START Information provided

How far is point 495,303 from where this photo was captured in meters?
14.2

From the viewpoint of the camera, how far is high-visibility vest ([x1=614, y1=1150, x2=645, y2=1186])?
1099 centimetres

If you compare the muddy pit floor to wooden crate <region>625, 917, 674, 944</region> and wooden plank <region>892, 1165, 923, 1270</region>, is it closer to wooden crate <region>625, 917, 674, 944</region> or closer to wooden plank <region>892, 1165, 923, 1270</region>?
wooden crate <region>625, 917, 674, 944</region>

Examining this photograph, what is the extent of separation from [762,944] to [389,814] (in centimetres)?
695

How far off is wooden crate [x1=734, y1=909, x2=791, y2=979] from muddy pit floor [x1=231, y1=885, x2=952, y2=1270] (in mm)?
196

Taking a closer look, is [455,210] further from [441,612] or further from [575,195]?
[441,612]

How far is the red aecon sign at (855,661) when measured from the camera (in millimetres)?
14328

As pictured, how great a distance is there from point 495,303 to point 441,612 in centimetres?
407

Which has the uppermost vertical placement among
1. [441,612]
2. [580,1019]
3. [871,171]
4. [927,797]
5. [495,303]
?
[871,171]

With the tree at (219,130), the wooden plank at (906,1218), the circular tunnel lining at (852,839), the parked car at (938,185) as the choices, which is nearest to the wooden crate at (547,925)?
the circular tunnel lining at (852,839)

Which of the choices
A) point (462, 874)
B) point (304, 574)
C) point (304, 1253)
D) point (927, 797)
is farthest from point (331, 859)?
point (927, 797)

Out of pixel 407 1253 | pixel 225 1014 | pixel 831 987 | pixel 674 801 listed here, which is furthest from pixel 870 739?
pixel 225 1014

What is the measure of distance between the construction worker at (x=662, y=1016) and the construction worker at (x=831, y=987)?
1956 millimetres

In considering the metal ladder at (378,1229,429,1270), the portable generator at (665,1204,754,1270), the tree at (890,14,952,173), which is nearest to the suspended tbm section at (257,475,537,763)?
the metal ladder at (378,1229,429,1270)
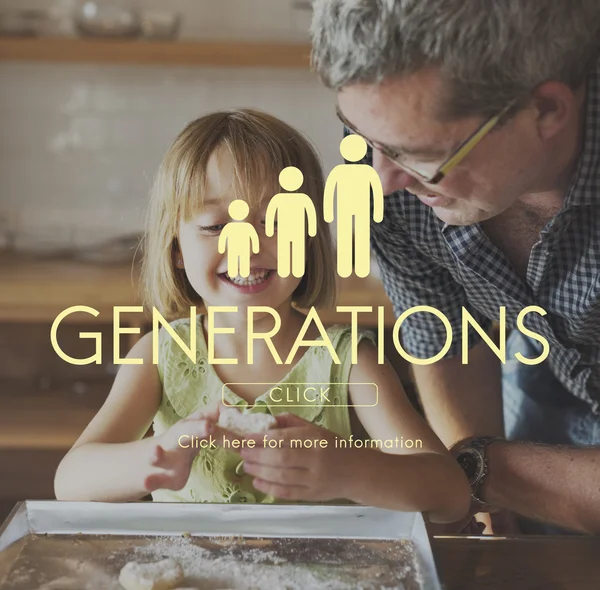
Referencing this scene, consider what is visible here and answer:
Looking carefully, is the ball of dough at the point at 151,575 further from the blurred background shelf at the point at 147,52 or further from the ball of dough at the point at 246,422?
the blurred background shelf at the point at 147,52

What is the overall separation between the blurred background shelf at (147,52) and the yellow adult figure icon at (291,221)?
128mm

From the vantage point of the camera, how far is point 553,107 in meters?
0.67

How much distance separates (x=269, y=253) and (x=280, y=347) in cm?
9


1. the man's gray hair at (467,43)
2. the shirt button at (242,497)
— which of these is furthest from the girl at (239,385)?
the man's gray hair at (467,43)

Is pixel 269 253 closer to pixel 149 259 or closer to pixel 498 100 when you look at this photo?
pixel 149 259

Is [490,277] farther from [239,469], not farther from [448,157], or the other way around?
[239,469]

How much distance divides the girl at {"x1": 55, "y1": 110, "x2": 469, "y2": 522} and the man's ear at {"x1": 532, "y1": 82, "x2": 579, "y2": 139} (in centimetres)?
19

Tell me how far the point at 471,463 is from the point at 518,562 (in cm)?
14

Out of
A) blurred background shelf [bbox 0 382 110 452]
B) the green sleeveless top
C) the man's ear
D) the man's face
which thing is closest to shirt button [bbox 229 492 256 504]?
the green sleeveless top

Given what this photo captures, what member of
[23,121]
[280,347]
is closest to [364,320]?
[280,347]

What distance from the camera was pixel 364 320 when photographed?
0.74 meters

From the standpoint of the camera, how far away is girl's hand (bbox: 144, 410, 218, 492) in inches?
26.9

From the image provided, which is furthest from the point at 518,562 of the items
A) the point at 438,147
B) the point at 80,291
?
the point at 80,291

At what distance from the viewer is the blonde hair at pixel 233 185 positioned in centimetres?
68
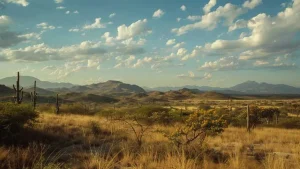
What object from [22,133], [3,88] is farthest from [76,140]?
[3,88]

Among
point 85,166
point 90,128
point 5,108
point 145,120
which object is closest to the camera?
point 85,166

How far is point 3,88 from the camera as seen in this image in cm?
13712

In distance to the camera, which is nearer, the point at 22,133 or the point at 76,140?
the point at 22,133

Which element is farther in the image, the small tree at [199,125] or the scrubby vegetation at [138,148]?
the small tree at [199,125]

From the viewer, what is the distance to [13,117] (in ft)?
45.9

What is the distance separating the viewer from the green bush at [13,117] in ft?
42.8

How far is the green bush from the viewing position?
42.8 feet

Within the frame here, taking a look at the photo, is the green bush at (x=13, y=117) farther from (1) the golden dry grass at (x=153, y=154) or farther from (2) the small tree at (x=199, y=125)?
(2) the small tree at (x=199, y=125)

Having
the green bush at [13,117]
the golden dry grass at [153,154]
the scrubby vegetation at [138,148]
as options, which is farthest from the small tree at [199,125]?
the green bush at [13,117]

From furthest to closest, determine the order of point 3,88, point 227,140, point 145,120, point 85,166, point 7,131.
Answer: point 3,88
point 145,120
point 227,140
point 7,131
point 85,166

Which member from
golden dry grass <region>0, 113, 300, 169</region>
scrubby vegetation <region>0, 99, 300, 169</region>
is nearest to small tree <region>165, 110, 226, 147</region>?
scrubby vegetation <region>0, 99, 300, 169</region>

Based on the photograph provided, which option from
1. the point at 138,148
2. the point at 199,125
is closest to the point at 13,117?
the point at 138,148

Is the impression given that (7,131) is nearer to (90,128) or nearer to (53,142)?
(53,142)

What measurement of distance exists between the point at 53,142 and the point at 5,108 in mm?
2738
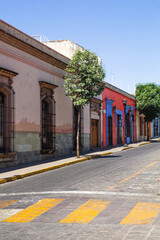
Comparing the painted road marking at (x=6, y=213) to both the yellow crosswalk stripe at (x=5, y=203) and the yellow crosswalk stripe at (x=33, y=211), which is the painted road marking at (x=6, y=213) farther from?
the yellow crosswalk stripe at (x=5, y=203)

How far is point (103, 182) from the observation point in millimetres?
9984

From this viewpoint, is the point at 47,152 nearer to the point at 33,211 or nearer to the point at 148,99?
the point at 33,211

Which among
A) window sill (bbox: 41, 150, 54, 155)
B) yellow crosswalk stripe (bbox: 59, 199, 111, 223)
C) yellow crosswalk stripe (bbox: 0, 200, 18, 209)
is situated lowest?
yellow crosswalk stripe (bbox: 0, 200, 18, 209)

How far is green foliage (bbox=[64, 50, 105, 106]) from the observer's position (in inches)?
760

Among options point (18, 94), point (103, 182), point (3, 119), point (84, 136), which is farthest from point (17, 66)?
point (84, 136)

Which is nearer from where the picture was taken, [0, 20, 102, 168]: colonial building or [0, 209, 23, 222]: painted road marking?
[0, 209, 23, 222]: painted road marking

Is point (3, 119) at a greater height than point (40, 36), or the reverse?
point (40, 36)

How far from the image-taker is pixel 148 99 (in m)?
42.8

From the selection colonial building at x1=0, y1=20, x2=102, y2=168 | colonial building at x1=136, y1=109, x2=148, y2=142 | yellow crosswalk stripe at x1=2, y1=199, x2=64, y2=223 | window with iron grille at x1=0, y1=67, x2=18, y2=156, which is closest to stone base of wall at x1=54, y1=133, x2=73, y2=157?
colonial building at x1=0, y1=20, x2=102, y2=168

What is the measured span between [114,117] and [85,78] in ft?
50.7

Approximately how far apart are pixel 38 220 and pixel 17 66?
38.6 ft

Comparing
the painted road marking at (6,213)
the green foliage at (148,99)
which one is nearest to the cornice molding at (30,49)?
the painted road marking at (6,213)

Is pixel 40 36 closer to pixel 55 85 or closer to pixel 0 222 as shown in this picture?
pixel 55 85

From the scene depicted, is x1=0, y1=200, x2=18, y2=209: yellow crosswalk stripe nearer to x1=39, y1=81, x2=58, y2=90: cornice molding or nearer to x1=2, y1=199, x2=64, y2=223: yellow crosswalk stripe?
x1=2, y1=199, x2=64, y2=223: yellow crosswalk stripe
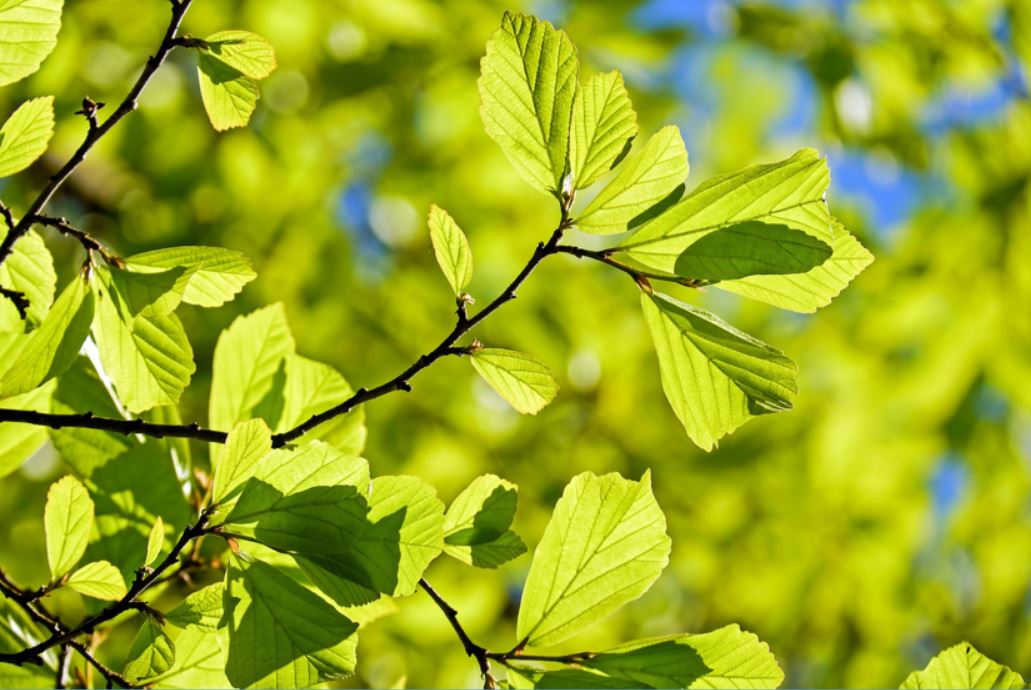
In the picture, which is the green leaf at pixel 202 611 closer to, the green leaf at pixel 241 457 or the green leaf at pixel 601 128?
the green leaf at pixel 241 457

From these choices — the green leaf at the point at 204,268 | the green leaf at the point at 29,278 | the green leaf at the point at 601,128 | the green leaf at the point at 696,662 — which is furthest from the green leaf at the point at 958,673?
the green leaf at the point at 29,278

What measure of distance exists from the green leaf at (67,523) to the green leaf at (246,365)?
168mm

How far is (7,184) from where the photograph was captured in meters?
2.08

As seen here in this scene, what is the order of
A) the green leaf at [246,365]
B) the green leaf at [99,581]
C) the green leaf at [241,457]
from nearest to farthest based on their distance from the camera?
the green leaf at [241,457]
the green leaf at [99,581]
the green leaf at [246,365]

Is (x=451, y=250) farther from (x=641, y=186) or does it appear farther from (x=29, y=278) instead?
(x=29, y=278)

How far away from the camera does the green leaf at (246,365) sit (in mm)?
815

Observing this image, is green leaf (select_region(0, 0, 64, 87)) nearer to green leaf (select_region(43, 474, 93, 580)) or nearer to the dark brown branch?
the dark brown branch

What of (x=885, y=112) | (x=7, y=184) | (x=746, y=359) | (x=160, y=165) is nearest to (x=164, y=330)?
(x=746, y=359)

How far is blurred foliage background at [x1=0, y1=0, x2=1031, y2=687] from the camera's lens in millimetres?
2025

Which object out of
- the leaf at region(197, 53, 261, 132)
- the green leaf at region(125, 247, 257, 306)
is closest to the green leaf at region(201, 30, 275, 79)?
the leaf at region(197, 53, 261, 132)

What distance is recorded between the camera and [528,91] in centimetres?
59

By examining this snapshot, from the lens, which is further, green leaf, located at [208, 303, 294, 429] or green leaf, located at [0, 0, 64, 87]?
green leaf, located at [208, 303, 294, 429]

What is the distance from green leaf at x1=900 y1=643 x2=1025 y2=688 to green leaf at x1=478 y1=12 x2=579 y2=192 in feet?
1.23

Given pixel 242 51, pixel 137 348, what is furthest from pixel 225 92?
pixel 137 348
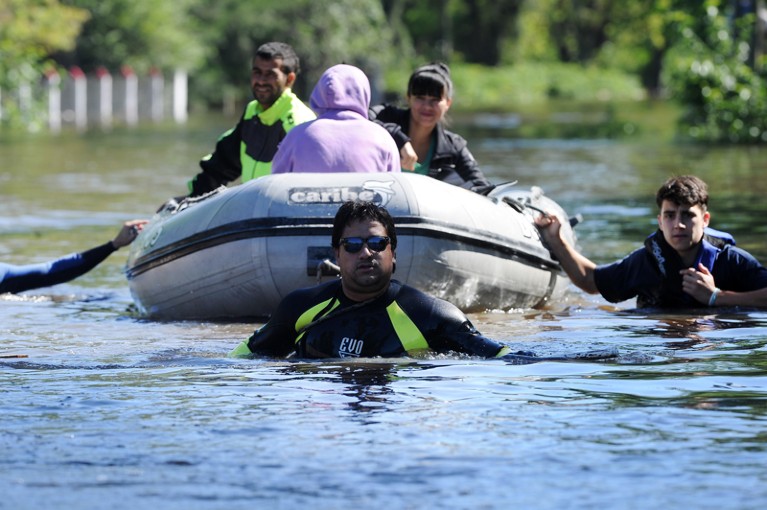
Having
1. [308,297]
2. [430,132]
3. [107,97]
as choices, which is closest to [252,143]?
[430,132]

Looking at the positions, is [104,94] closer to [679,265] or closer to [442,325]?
[679,265]

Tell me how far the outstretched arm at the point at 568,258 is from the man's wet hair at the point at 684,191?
2.15 feet

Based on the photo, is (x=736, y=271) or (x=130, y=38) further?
(x=130, y=38)

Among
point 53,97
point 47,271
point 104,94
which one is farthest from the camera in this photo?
point 104,94

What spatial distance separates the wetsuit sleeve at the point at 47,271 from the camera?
9203mm

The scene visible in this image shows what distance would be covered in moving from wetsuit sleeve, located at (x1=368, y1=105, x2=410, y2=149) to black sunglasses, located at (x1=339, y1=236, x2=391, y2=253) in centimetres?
276

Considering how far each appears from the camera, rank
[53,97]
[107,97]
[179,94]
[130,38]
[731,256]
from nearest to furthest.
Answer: [731,256]
[53,97]
[107,97]
[130,38]
[179,94]

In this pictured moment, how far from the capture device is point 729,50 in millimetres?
23703

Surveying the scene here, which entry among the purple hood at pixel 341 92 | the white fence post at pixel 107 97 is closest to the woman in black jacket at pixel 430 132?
the purple hood at pixel 341 92

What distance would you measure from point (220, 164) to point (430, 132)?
4.23 feet

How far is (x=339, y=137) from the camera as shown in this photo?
853 centimetres

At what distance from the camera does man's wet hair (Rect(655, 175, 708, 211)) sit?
8.05m

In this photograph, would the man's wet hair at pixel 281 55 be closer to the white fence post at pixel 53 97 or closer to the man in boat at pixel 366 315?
the man in boat at pixel 366 315

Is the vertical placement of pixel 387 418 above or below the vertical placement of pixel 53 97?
below
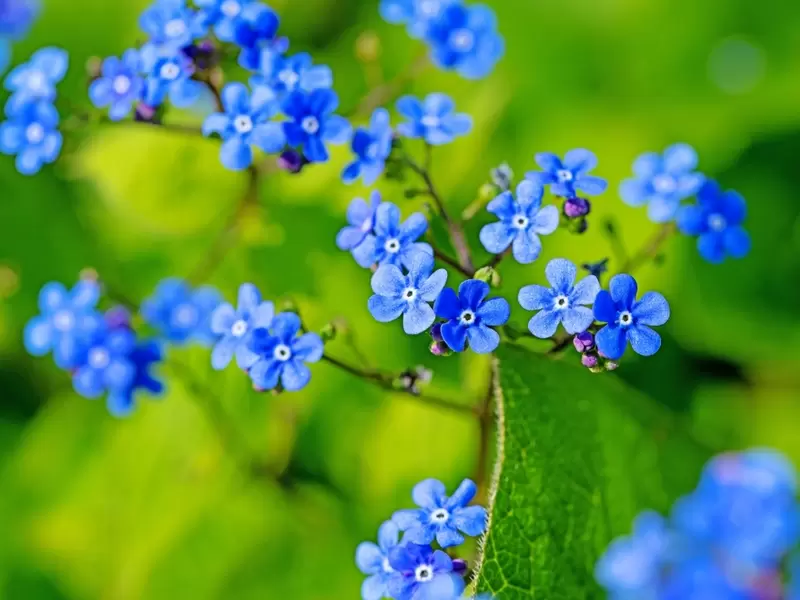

END Information provided

Objective —
Find every row above that contains the word "dark", and copy each one in full.

Final result —
Observing this image, is green leaf (select_region(0, 0, 64, 87)) nearer to green leaf (select_region(43, 474, 93, 580)) or nearer to the dark brown branch?
the dark brown branch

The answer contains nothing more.